**TASK STATEMENT**
Your task is to transcribe the records exactly, skipping every image.

**DATA LISTING**
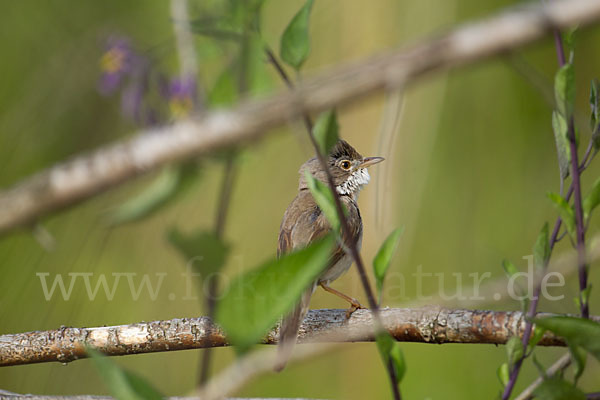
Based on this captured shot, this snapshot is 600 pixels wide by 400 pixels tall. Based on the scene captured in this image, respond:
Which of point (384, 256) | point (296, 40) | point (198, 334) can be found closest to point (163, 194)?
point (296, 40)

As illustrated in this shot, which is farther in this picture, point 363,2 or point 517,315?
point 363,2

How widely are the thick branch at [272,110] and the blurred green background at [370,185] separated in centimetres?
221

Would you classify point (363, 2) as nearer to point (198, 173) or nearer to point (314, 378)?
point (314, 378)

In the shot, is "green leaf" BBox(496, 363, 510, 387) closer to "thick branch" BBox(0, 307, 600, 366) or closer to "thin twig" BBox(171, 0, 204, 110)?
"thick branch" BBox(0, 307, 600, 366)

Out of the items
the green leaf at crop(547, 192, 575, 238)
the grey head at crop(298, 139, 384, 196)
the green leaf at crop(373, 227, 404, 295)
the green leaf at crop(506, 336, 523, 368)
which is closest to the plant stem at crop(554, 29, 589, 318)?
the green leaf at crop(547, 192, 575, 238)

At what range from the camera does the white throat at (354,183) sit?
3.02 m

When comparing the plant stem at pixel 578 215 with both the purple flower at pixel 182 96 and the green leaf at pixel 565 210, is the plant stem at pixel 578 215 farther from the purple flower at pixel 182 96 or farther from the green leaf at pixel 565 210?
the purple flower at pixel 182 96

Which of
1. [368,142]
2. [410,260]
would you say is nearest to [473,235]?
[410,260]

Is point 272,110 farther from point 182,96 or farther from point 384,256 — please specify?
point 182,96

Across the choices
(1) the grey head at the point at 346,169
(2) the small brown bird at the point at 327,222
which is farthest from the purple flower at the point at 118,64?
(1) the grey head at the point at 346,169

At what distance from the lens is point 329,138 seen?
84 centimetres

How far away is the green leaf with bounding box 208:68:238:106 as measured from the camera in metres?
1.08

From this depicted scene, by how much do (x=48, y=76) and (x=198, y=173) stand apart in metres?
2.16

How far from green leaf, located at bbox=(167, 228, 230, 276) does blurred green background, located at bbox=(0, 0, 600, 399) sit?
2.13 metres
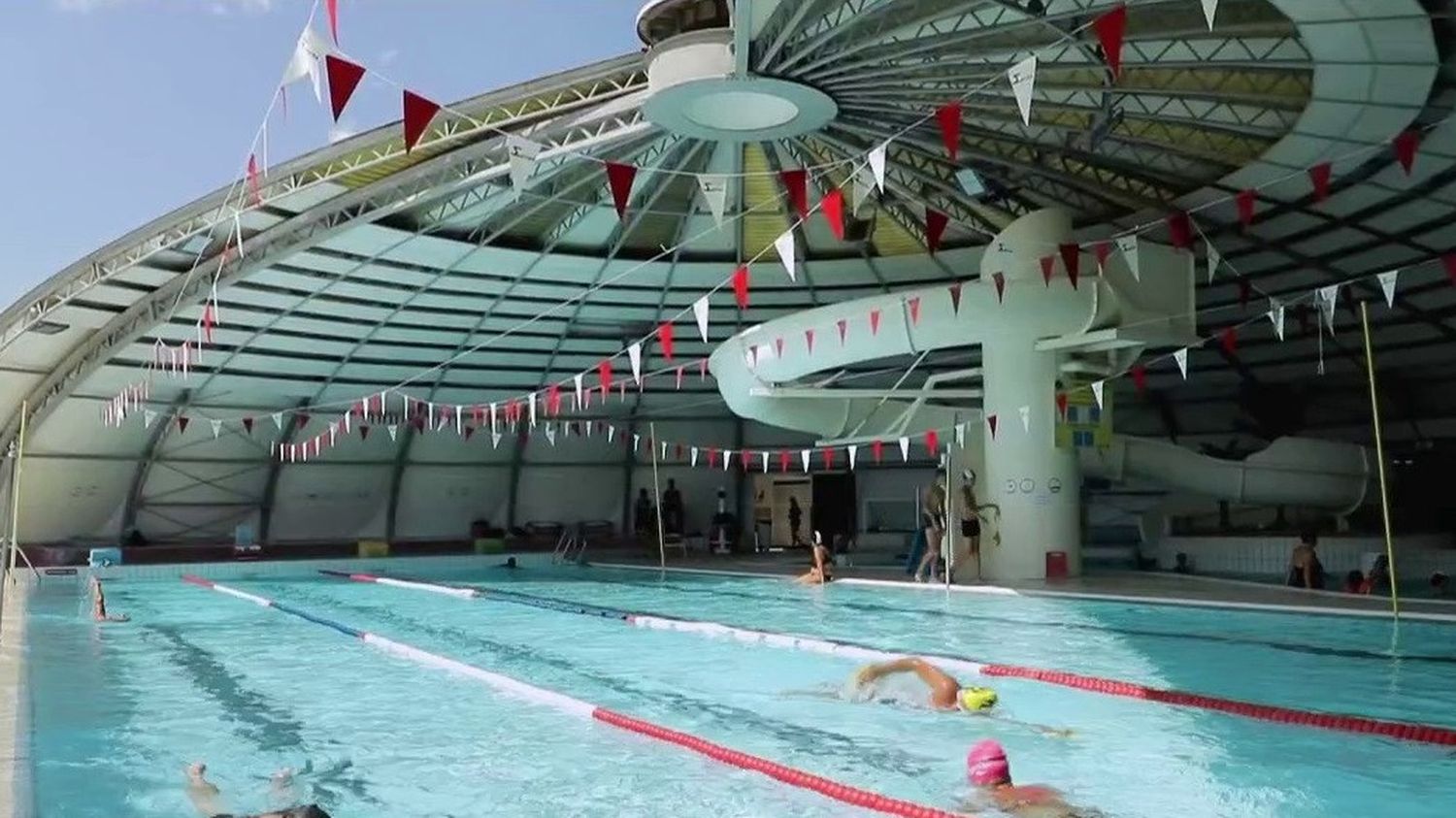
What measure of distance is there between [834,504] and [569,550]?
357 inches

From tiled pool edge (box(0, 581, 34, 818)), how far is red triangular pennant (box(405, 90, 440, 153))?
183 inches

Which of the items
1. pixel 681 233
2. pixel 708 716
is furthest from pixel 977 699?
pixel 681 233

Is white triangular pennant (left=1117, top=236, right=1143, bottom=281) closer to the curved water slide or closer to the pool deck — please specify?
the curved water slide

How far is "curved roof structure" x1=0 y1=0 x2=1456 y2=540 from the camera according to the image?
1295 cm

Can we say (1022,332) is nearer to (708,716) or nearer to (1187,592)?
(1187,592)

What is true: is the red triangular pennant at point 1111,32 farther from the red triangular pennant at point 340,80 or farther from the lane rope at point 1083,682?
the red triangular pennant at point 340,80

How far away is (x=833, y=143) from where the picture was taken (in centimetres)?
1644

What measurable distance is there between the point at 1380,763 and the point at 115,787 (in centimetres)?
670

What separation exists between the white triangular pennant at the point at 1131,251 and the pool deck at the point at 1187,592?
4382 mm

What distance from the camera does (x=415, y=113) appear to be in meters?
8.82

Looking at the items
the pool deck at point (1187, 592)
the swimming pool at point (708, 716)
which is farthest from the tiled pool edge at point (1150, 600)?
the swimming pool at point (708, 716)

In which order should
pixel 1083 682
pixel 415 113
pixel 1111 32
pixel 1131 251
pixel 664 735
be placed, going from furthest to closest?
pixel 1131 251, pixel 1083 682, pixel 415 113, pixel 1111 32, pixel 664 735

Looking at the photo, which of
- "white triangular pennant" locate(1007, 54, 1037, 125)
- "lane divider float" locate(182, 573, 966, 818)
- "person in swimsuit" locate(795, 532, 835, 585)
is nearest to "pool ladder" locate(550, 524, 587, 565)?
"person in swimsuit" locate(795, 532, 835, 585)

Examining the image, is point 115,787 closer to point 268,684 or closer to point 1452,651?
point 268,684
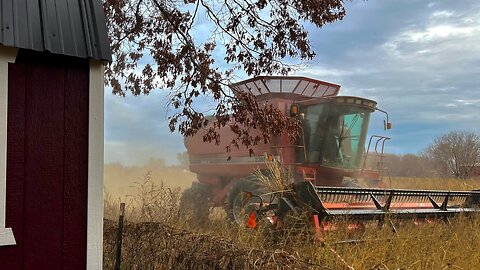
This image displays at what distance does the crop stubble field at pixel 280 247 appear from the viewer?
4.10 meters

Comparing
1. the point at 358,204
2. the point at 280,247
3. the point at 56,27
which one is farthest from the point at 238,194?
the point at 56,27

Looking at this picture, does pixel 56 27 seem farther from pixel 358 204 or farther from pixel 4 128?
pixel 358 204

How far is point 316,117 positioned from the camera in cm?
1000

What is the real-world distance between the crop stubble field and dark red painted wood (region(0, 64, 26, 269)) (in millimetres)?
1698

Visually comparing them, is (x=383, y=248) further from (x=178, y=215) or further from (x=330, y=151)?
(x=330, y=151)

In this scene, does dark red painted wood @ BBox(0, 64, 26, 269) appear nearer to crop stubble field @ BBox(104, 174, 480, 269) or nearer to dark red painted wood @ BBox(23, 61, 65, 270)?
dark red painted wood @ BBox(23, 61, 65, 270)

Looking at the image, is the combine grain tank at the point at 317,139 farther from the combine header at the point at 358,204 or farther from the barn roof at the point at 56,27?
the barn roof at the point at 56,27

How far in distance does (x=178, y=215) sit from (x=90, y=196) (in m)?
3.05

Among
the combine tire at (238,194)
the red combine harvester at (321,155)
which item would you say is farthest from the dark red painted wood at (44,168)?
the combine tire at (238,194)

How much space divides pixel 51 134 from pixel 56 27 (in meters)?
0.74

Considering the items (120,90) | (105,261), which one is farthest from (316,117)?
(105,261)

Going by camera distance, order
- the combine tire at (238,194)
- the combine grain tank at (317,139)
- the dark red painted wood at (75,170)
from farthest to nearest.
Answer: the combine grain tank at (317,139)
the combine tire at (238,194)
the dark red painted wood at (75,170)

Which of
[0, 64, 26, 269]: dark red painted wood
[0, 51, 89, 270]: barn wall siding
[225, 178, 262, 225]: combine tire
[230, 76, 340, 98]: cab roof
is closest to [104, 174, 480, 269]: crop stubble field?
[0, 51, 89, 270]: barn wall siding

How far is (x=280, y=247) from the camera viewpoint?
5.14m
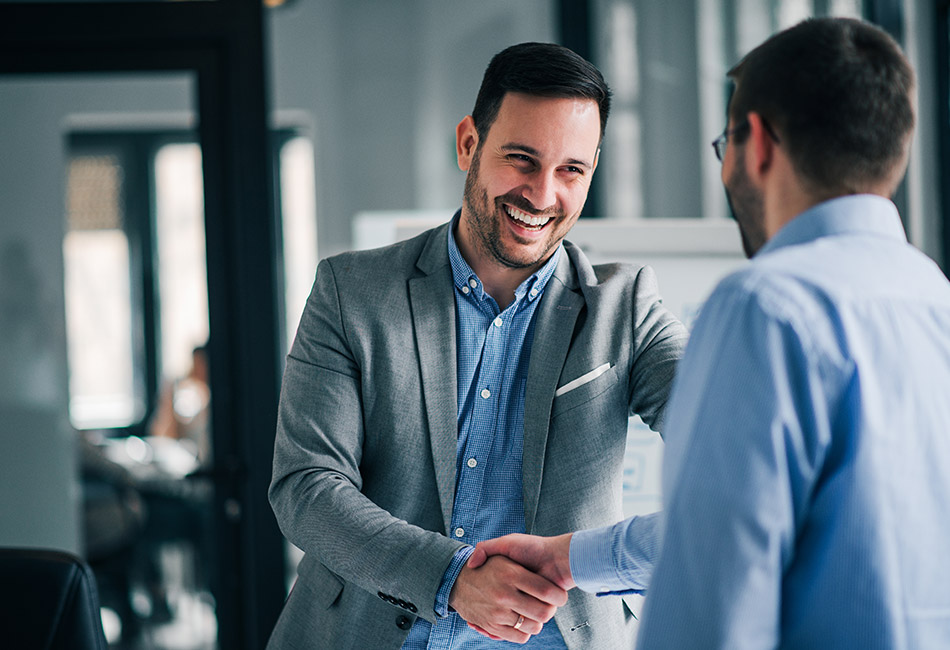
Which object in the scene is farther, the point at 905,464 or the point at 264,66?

**EXERCISE ANSWER**
Based on this captured shot, this snapshot is 600 pixels wide by 400 pixels tall. Based on the scene captured in this image, respond:
Which of point (384, 256) | point (296, 40) | point (198, 334) can be found closest to point (163, 194)?
point (296, 40)

As illustrated in this shot, which is farther in this picture, point 363,2 or point 517,315?
point 363,2

How widely are the thick branch at [272,110] and the blurred green background at [370,185] separated in centimetres?
221

Would you classify point (363, 2) as nearer to point (198, 173) or nearer to point (314, 378)?
point (314, 378)

In the shot, is "green leaf" BBox(496, 363, 510, 387) closer to "thick branch" BBox(0, 307, 600, 366) or closer to "thin twig" BBox(171, 0, 204, 110)?
"thick branch" BBox(0, 307, 600, 366)

Out of the items
the green leaf at crop(547, 192, 575, 238)
the grey head at crop(298, 139, 384, 196)
the green leaf at crop(373, 227, 404, 295)
the green leaf at crop(506, 336, 523, 368)
which is closest to the plant stem at crop(554, 29, 589, 318)?
the green leaf at crop(547, 192, 575, 238)

At what range from the camera does the white throat at (354,183) sit?
3.02 m

When comparing the plant stem at pixel 578 215 with both the purple flower at pixel 182 96 and the green leaf at pixel 565 210, is the plant stem at pixel 578 215 farther from the purple flower at pixel 182 96 or farther from the green leaf at pixel 565 210?
the purple flower at pixel 182 96

Which of
1. [368,142]
2. [410,260]
would you say is nearest to [473,235]?
[410,260]

Is point 272,110 farther from point 182,96 or farther from point 384,256 — please specify?
point 182,96

Across the choices
(1) the grey head at the point at 346,169
(2) the small brown bird at the point at 327,222
which is farthest from the purple flower at the point at 118,64?
(1) the grey head at the point at 346,169

At what distance from the lens is point 329,138 seen?
84 centimetres

How far away is the green leaf with bounding box 208:68:238:106 as measured from the camera in metres?
1.08

From this depicted scene, by how much do (x=48, y=76) and (x=198, y=173) stand apart in metres?
2.16

How far from green leaf, located at bbox=(167, 228, 230, 276) does blurred green background, located at bbox=(0, 0, 600, 399) sit?
2.13 metres
What measure of distance is there between [834,504] and [569,550]?
357 inches

From tiled pool edge (box(0, 581, 34, 818)), how far is red triangular pennant (box(405, 90, 440, 153))?
183 inches

Which of the items
1. pixel 681 233
2. pixel 708 716
is furthest from pixel 977 699?
pixel 681 233

Is white triangular pennant (left=1117, top=236, right=1143, bottom=281) closer to the curved water slide or closer to the pool deck — please specify?
the curved water slide

How far is "curved roof structure" x1=0 y1=0 x2=1456 y2=540 from the camera according to the image?
1295 cm

Can we say (1022,332) is nearer to (708,716) or nearer to (1187,592)?
(1187,592)

What is true: is the red triangular pennant at point 1111,32 farther from the red triangular pennant at point 340,80 or farther from the lane rope at point 1083,682?
the red triangular pennant at point 340,80

How far away is (x=833, y=143) from where the picture was taken (in centimetres)?
1644

What measurable distance is there between the point at 1380,763 and the point at 115,787 (in centimetres)?
670

What separation exists between the white triangular pennant at the point at 1131,251 and the pool deck at the point at 1187,592?
4382 mm

What distance from the camera does (x=415, y=113) appear to be in meters?
8.82

Looking at the items
the pool deck at point (1187, 592)
the swimming pool at point (708, 716)
which is farthest from the tiled pool edge at point (1150, 600)?
the swimming pool at point (708, 716)

In which order should
pixel 1083 682
pixel 415 113
pixel 1111 32
pixel 1131 251
pixel 664 735
be placed, going from furthest to closest?
pixel 1131 251, pixel 1083 682, pixel 415 113, pixel 1111 32, pixel 664 735

Looking at the photo, which of
- "white triangular pennant" locate(1007, 54, 1037, 125)
- "lane divider float" locate(182, 573, 966, 818)
- "person in swimsuit" locate(795, 532, 835, 585)
is nearest to "pool ladder" locate(550, 524, 587, 565)?
"person in swimsuit" locate(795, 532, 835, 585)

Examining the image, is point 115,787 closer to point 268,684 or closer to point 1452,651?
point 268,684
This image displays at what distance does the crop stubble field at pixel 280 247 appear from the viewer?
4.10 meters

Comparing
1. the point at 358,204
2. the point at 280,247
3. the point at 56,27
which one is farthest from the point at 238,194?
the point at 56,27

Looking at this picture, does pixel 56 27 seem farther from pixel 358 204 or farther from pixel 4 128?
pixel 358 204

How far is point 316,117 positioned from the camera in cm?
1000

What is the real-world distance between the crop stubble field and dark red painted wood (region(0, 64, 26, 269)) (in millimetres)?
1698

Visually comparing them, is (x=383, y=248) further from (x=178, y=215) or further from (x=330, y=151)?
(x=330, y=151)

In this scene, does dark red painted wood @ BBox(0, 64, 26, 269) appear nearer to crop stubble field @ BBox(104, 174, 480, 269) or nearer to dark red painted wood @ BBox(23, 61, 65, 270)?
dark red painted wood @ BBox(23, 61, 65, 270)

Looking at the image, is the combine grain tank at the point at 317,139 farther from the combine header at the point at 358,204 or farther from the barn roof at the point at 56,27?
the barn roof at the point at 56,27

How far in distance does (x=178, y=215) sit from (x=90, y=196) (in m)?
3.05

Among
the combine tire at (238,194)
the red combine harvester at (321,155)
which item would you say is farthest from the dark red painted wood at (44,168)?
the combine tire at (238,194)

How much space divides pixel 51 134 from pixel 56 27 (in meters)?
0.74

Considering the items (120,90) | (105,261), which one is farthest from (316,117)?
(105,261)

Going by camera distance, order
- the combine tire at (238,194)
- the combine grain tank at (317,139)
- the dark red painted wood at (75,170)
from farthest to nearest.
Answer: the combine grain tank at (317,139)
the combine tire at (238,194)
the dark red painted wood at (75,170)

Which of
[0, 64, 26, 269]: dark red painted wood
[0, 51, 89, 270]: barn wall siding
[225, 178, 262, 225]: combine tire
[230, 76, 340, 98]: cab roof
is closest to [104, 174, 480, 269]: crop stubble field?
[0, 51, 89, 270]: barn wall siding

How far is (x=280, y=247) from the camera viewpoint?
5.14m
Which object in the scene is farther, the point at 905,464 or the point at 264,66?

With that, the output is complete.